Memorials take many different forms. As you said, we all have particular images in our minds when we talk about memorials, but there are lots of Covid memorials that are open spaces, gardens and places where people simply go to reflect. Therefore, it would be important to properly understand what would be meaningful for people who have lost loved ones on the A9.
Citizen Participation and Public Petitions Committee
Meeting date: 29 May 2024
Nicola Sturgeon
No—I think that we have covered everything that I expected us to cover. There were a couple of moments when I rather rashly offered to provide more written information. It would be good if the committee could remind me of those, as I no longer have an army of civil servants sitting behind me to remind me later.
Citizen Participation and Public Petitions Committee
Meeting date: 29 May 2024
Nicola Sturgeon
This is probably a classic politician’s answer—I am trying not to give those—but, if it is possible, it is both. It is absolutely fair for people in the Highlands to say that the A9 should have been prioritised above the other demands on the capital budget. If I was living in the Highlands, there is no doubt that I would have that view, so I am not in any way suggesting that that is somehow an unfair view for Highlanders to hold.
The other side of it relates to the way that you posed that question to me. I understand why you did it—you are speaking on behalf of your constituents, so I am not criticising that in any way—but you were in the Government for many years, so you know that to point to a big budget when speaking about a particular project that is small, relative to the size of the budget, and say, “Well, why couldn’t that have been done?” does not fully encapsulate the budgeting process.
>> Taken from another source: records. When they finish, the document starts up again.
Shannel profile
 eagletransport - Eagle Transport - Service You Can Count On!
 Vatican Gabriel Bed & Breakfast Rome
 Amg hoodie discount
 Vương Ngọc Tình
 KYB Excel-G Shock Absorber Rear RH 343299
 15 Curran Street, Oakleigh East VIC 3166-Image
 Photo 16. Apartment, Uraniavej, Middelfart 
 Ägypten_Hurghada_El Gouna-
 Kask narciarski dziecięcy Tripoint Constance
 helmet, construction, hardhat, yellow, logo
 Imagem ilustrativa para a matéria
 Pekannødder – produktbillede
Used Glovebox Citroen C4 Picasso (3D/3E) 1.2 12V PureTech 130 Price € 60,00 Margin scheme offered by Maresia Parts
For most, if not all, of the time that I was in the Government, the demands on the capital budget exceeded the quantum of it. Fergus Ewing knows that as well as I do, because of his time in the Government. Within that, there is a legitimate question about the relative priority that is given to different projects, but in the process of budgeting we try to balance all of those things to progress everything that we want to do, and that will inevitably lead to supporters of different projects feeling, at times, that their project is not getting the priority that it needs.
However, it is not a fair characterisation of how such things work to simply point to the size of the budget and the cost of the A9 and somehow say that there was no problem with funding through our capital programme.
Citizen Participation and Public Petitions Committee
Meeting date: 29 May 2024
Nicola Sturgeon
As an aside, I note that, against the wishes of the Government that you and I were both part of, the Parliament choosing the trams had implications for other aspects of the capital programme at that time.
All of the projects that you have spoken about were necessary and important. As a relatively new driver, I have only recently driven across some of those projects—I drove on the A9 for the first time just a couple of weeks ago. The projects were all important, but I do not think that that is the point that you are making.
It is not the case that we inappropriately prioritised the Queensferry crossing, the M74 improvements or the Borders railway. However, I suppose that my short answer to your question would be yes—although we ran into the difficulties that I have been speaking about, I certainly hope and expect that the Government now prioritises completing the A9.
The programme that has been set out, with timescales, will still face challenges along the way—I would be astonished if it did not. To me, it looks like a programme that will succeed, and it is essential that it is given the priority to ensure that it does.